At step 525, as detailed above, the device may prevent at least a portion of the sequence of related prompts from being input to the generative model, when any of the individual maliciousness assessments or the collective maliciousness assessment indicates a malicious request to the generative model. In some implementations, the device may also provide an indication that the portion of the sequence of related prompts was prevented from being input to the generative model, such as to another device or user interface.

Procedure 500 may then end at step 530.

It should be noted that while certain steps within procedure 500 may be optional as described above, the steps shown in FIG. 5 are merely examples for illustration, and certain other steps may be included or excluded as desired. Further, while a particular order of the steps is shown, this ordering is merely illustrative, and any suitable arrangement of the steps may be utilized without departing from the scope of the implementations herein.

While there have been shown and described illustrative implementations that provide for protecting generative AI from malicious sequences of prompts, it is to be understood that various other adaptations and modifications may be made within the intent and scope of the implementations herein.

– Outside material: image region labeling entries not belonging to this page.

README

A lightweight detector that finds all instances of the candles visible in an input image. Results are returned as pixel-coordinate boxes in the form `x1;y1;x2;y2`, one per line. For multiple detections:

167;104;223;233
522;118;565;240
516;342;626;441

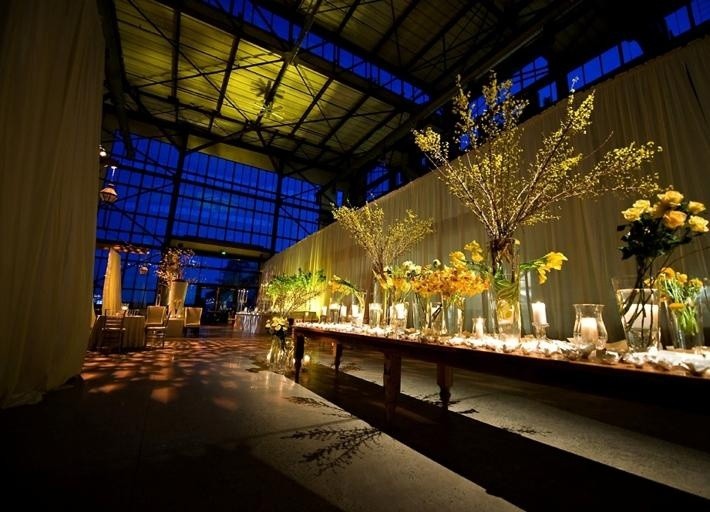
574;302;607;350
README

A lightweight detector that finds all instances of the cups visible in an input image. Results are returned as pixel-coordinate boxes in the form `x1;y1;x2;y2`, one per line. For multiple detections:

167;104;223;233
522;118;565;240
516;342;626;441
330;303;340;323
390;302;408;328
448;297;466;335
573;274;704;351
369;303;381;327
351;305;364;328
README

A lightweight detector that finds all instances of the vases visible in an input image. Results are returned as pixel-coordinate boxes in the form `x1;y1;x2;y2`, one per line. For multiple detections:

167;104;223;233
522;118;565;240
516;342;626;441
614;281;703;350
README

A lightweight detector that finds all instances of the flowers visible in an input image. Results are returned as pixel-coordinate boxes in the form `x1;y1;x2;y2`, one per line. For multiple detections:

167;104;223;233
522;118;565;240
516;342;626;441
412;63;665;269
329;197;436;271
615;185;710;263
263;269;367;311
644;265;708;323
371;241;569;321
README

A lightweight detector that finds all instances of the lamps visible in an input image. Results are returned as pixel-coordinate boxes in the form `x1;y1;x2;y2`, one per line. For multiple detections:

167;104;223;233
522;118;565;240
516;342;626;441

In addition, while certain processes are shown, other suitable processes may be used, accordingly.

The foregoing description has been directed to specific implementations. It will be apparent, however, that other variations and modifications may be made to the described implementations, with the attainment of some or all of their advantages. For instance, it is expressly contemplated that the components and/or elements described herein can be implemented as software being stored on a tangible (non-transitory) computer-readable medium (e.g., disks/CDs/RAM/EEPROM/etc.) having program instructions executing on a computer, hardware, firmware, or a combination thereof. Accordingly, this description is to be taken only by way of example and not to otherwise limit the scope of the implementations herein. Therefore, it is the object of the appended claims to cover all such variations and modifications as come within the true spirit and scope of the implementations herein.